__Work task__.
The required result is a line count: how many lines in this data hold the word "frames". Give only that.
** Opening Records for processing block **
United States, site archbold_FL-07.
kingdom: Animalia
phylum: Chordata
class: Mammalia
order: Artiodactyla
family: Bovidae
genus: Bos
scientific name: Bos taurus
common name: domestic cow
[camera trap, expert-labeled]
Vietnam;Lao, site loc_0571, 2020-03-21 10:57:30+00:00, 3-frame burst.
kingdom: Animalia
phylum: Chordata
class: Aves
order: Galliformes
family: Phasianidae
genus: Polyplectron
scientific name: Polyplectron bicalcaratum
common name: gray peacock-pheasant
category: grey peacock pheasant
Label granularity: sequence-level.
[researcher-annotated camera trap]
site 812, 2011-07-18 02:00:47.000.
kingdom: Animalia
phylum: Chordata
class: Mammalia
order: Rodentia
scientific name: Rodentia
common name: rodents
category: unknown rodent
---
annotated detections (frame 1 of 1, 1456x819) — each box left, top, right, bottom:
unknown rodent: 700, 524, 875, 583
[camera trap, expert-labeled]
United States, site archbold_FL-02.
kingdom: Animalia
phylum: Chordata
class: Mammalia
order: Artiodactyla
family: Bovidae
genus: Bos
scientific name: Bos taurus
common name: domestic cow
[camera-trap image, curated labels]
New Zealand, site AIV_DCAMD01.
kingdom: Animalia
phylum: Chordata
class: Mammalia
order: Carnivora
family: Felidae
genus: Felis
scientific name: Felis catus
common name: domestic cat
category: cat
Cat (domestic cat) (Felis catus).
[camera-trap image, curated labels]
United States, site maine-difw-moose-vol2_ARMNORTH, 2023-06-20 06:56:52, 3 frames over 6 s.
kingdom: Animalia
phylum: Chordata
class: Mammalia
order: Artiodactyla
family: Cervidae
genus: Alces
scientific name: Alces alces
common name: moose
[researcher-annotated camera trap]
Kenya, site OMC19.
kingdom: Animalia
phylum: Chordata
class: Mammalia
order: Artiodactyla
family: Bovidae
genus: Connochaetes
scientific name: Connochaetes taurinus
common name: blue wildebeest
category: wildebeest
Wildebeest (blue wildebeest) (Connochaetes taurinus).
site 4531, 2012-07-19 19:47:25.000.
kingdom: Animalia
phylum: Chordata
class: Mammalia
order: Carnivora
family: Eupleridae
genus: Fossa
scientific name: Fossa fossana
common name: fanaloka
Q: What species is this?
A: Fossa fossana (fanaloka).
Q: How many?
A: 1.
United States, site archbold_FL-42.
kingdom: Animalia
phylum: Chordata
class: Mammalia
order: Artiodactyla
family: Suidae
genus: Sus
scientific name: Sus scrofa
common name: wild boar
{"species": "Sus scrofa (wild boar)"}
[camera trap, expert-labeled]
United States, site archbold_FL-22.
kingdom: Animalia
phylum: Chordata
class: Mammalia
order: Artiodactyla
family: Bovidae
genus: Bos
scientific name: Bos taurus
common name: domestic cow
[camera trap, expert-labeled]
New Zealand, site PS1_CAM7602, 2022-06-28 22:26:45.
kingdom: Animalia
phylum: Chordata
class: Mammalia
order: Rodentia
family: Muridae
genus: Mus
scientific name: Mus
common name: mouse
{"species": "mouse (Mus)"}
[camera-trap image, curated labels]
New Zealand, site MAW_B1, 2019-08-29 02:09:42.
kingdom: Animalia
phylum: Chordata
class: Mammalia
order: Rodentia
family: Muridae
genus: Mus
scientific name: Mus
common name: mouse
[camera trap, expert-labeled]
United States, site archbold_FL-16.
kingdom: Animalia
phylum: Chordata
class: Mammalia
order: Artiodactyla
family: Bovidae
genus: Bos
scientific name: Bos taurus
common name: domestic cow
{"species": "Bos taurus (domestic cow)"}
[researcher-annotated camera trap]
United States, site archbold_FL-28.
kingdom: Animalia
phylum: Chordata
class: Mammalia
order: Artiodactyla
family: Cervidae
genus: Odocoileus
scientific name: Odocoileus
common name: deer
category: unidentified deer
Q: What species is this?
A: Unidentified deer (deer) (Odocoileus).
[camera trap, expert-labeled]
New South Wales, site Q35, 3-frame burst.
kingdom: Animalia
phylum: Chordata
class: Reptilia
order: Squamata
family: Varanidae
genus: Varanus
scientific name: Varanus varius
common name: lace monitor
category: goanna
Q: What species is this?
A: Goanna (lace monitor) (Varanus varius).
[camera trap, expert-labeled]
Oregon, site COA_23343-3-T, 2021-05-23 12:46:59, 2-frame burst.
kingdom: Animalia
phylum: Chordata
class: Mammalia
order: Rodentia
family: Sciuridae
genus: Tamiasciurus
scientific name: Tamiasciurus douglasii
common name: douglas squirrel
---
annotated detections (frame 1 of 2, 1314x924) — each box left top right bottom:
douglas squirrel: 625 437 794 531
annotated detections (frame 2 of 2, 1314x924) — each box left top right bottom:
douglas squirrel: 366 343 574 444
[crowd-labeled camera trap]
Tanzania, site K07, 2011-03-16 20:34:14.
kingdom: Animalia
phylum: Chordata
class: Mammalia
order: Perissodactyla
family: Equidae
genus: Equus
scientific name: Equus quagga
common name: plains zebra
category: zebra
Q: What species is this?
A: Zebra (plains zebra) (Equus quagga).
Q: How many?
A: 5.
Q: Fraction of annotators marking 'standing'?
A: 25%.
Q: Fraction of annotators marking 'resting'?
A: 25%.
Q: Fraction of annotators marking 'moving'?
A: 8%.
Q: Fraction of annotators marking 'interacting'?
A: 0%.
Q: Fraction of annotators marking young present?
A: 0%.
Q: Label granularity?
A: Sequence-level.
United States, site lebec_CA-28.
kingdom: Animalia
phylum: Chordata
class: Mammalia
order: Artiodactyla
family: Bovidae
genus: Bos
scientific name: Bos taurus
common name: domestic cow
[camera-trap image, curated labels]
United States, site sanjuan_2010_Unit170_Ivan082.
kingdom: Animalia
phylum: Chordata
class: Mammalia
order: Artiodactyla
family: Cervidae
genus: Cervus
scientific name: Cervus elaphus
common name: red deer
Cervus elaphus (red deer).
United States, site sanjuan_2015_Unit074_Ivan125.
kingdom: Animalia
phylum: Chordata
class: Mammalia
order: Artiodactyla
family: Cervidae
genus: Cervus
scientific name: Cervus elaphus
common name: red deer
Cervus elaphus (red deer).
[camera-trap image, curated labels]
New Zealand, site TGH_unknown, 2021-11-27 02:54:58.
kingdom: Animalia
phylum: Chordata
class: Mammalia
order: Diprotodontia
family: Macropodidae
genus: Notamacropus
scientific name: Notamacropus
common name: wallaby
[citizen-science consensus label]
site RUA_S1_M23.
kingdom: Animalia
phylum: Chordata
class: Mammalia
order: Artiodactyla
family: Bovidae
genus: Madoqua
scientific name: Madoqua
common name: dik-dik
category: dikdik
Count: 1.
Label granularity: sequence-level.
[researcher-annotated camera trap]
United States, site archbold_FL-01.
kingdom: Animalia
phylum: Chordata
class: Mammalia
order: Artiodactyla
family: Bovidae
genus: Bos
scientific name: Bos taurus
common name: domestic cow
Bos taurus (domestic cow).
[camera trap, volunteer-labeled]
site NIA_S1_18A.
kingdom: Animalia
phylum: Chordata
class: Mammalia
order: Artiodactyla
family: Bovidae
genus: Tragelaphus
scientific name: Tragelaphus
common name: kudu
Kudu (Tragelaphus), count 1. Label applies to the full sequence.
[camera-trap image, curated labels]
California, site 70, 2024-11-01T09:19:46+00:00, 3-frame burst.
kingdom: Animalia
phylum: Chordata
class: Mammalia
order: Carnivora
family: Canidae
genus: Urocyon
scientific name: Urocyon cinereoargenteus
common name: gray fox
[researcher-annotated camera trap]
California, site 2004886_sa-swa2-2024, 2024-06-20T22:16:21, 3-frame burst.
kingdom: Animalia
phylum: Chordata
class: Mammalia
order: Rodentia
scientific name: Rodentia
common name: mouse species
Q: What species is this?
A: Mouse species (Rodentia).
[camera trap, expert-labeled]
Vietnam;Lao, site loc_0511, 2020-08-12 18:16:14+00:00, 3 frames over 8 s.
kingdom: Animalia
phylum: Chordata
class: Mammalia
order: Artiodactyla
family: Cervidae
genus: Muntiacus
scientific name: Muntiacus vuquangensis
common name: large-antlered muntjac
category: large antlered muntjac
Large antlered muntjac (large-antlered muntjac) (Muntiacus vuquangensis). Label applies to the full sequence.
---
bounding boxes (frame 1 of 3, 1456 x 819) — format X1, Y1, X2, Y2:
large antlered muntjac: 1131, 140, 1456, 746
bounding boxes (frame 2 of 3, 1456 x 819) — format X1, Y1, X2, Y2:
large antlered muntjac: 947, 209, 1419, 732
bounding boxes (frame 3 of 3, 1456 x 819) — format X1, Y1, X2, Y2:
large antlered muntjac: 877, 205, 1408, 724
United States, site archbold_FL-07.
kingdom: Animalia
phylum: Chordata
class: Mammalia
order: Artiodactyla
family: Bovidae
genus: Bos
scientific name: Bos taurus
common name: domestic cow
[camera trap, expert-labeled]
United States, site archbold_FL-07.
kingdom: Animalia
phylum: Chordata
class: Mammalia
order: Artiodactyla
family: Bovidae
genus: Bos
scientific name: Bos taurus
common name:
** Closing Records for processing block **
__Task result__.
2